Elle se leva pour aller le prendre par la main, mais elle était si faible, qu’elle ne put faire un pas et retomba sur la chaise.

— La chaleur m’a engourdie, dit-elle, je ne peux pas me tenir.

— Allons, dit Marcel à Rodolphe, viens nous faire compagnie.

Le poëte s’approcha de la table et se mit à manger avec eux. Mimi était très-gaie.

Quand le frugal souper fut terminé, Marcel dit à Mimi :

— Ma chère enfant, il ne nous est pas possible de vous faire donner une chambre dans la maison.

— Il faut donc que je m’en aille, dit-elle en essayant de se lever.

— Mais non ! mais non ! s’écria Marcel, j’ai un autre moyen d’arranger l’affaire ; vous allez rester dans ma chambre, et moi j’irai loger avec Rodolphe.

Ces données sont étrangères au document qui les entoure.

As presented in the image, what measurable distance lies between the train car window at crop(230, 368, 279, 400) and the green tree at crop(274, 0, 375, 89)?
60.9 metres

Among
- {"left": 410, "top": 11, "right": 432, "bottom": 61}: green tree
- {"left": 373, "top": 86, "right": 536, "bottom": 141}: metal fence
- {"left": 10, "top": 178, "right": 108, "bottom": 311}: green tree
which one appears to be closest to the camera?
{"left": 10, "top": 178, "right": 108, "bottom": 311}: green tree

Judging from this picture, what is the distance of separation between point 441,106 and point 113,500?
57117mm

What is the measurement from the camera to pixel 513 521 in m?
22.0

— Ça va bien vous gêner, fit Mimi, mais ça ne durera pas longtemps, deux jours.

— Comme ça, ça ne nous gêne pas du tout, répondit Marcel ; ainsi, c’est entendu, vous êtes ici chez vous, et nous, nous allons nous coucher chez Rodolphe. Bonsoir, Mimi dormez bien.

— Merci, dit-elle en tendant la main à Marcel et à Rodolphe qui s’éloignaient.

— Voulez-vous vous enfermer ? lui demanda Marcel quand il fut près de la porte.

— Pourquoi ? fit Mimi en regardant Rodolphe, je n’ai pas peur !

Quand les deux amis furent seuls dans la chambre voisine qui était sur le même carré, Marcel dit brusquement à Rodolphe :

— Eh bien, qu’est-ce que tu vas faire, maintenant ?

— Mais, balbutia Rodolphe, je ne sais pas.

— Allons, voyons, ne lanterne pas, va rejoindre Mimi ; si tu y retournes, je te prédis que demain vous serez remis ensemble.

— Si c’était Musette qui fût revenue, qu’est-ce que tu ferais, toi ? demanda Rodolphe à son ami.

— Si c’était Musette qui fût dans la chambre voisine répondit Marcel, eh bien, franchement, je crois qu’il y a un quart d’heure que je ne serais plus dans celle-ci.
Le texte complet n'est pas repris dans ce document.